==== TEXT EXCERPT

Open yeliu918 opened 4 years ago
TVM can be used in multiple different ways. The blog post you mentioned is about using TVM to compile an existing pytorch model into one big optimized binary. This can make the model a bit faster but it doesn't solve the O(n^2) problem of selfattention. As you said, it also doesn't take into account sparse tensors (we don't use sparse tensors anyways).
What we used is a lower-level TVM construct that lets you write your own cuda kernel, compile it into binaries, then call it as if it is a regular pytorch function. So yes, as you said, it is our implementation of the cuda kernel that makes it possible to only compute the non-zero values. Our code is similar to the 3 nested loops of regular matrix multiplication but only computes certain diagonals of the output tensor, then store them as columns in a tensor with some padding.
Thanks for the clarification. Could you specify where is the code to accomplish the 3 nested loops of regular matrix multiplication? I guess it's in the tvm/libtvm_runtime.so?

========
==== RECORDED INFORMATION

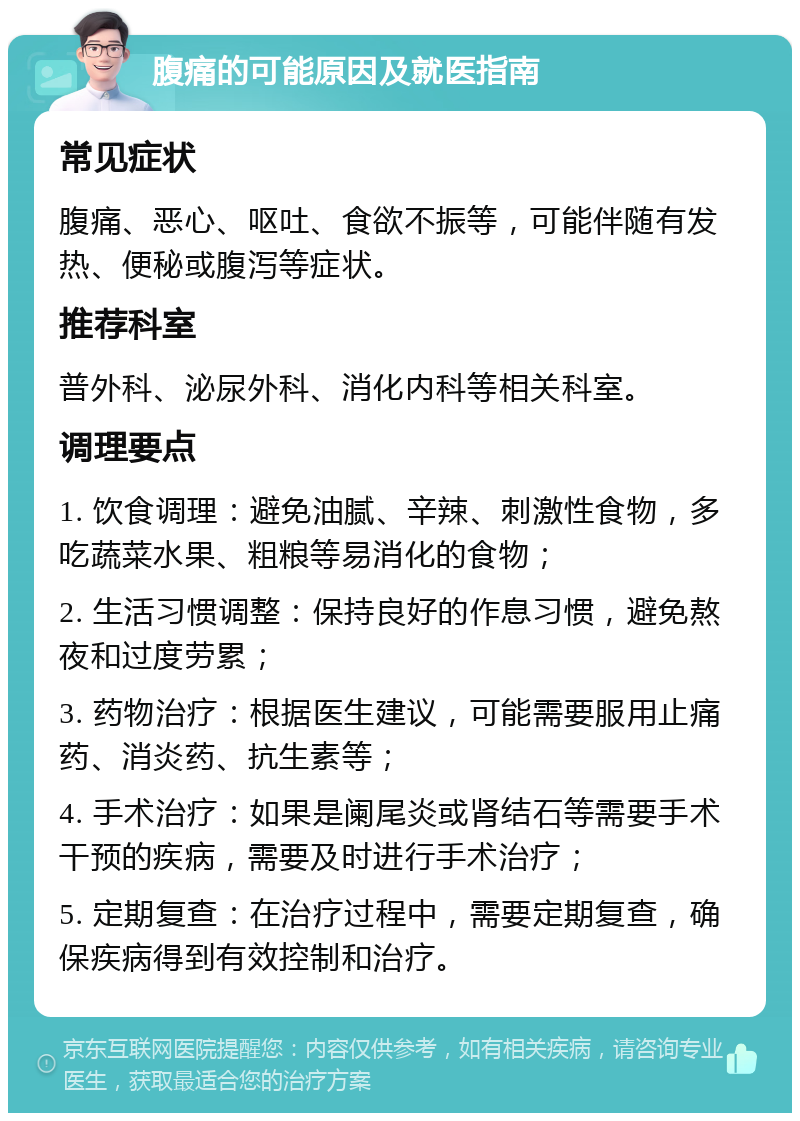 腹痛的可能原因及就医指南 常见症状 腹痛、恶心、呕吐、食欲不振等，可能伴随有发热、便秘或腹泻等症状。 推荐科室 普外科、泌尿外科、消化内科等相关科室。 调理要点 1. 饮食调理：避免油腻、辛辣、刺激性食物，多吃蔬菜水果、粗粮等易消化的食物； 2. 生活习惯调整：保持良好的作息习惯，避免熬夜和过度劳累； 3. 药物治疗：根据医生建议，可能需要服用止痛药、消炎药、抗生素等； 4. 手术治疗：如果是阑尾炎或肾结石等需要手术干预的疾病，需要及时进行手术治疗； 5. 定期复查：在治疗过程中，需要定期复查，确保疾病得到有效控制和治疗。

========

### REQUIRED ACTION 1
List the steps that the thread about TVM gives for using the lower-level TVM construct.
### REQUIRED ACTION 2
For each statement, say whether the thread about TVM supports it, and quote the words that decide it.
(a) The blog post is about compiling an existing pytorch model into a single optimized binary.
(b) The team's implementation relies on sparse tensors.
(c) The team's code computes every diagonal of the output tensor.
### REQUIRED ACTION 3
Write the next part of the thread about TVM, starting after its last sentence.
The listing is separate material and is unrelated to the thread about TVM.

### WRITTEN RESPONSE 1
1. Write your own cuda kernel.
2. Compile it into binaries.
3. Call it as if it is a regular pytorch function.

### WRITTEN RESPONSE 2
(a) Yes: "using TVM to compile an existing pytorch model into one big optimized binary"
(b) No: "we don't use sparse tensors anyways"
(c) No: "only computes certain diagonals of the output tensor"

### WRITTEN RESPONSE 3
All our TVM code is here: https://github.com/allenai/longformer/blob/master/longformer/diagonaled_mm_tvm.py, and the nested loops are these lines https://github.com/allenai/longformer/blob/master/longformer/diagonaled_mm_tvm.py#L52-L82
The code under https://github.com/allenai/longformer/tree/master/tvm, which compiles into libtvm_runtime.so, is copied from the tvm library to load and run binaries.
Thanks for the quick response! Very appreciate!
Hi,
Nice work! Very interesting and useful!
I didn't know the Tensor Virtual Machine (TVM) before. And I check the blog about TVM. https://tvm.apache.org/2020/07/14/bert-pytorch-tvm
From my understanding, I don't think the original design of TVM can only compute and store the non-zero value. So does it is your implementation that makes Longformer only compute and store the non-zero values? I want to try this idea on our own model. Could you give me more hint about how does your model achieve that?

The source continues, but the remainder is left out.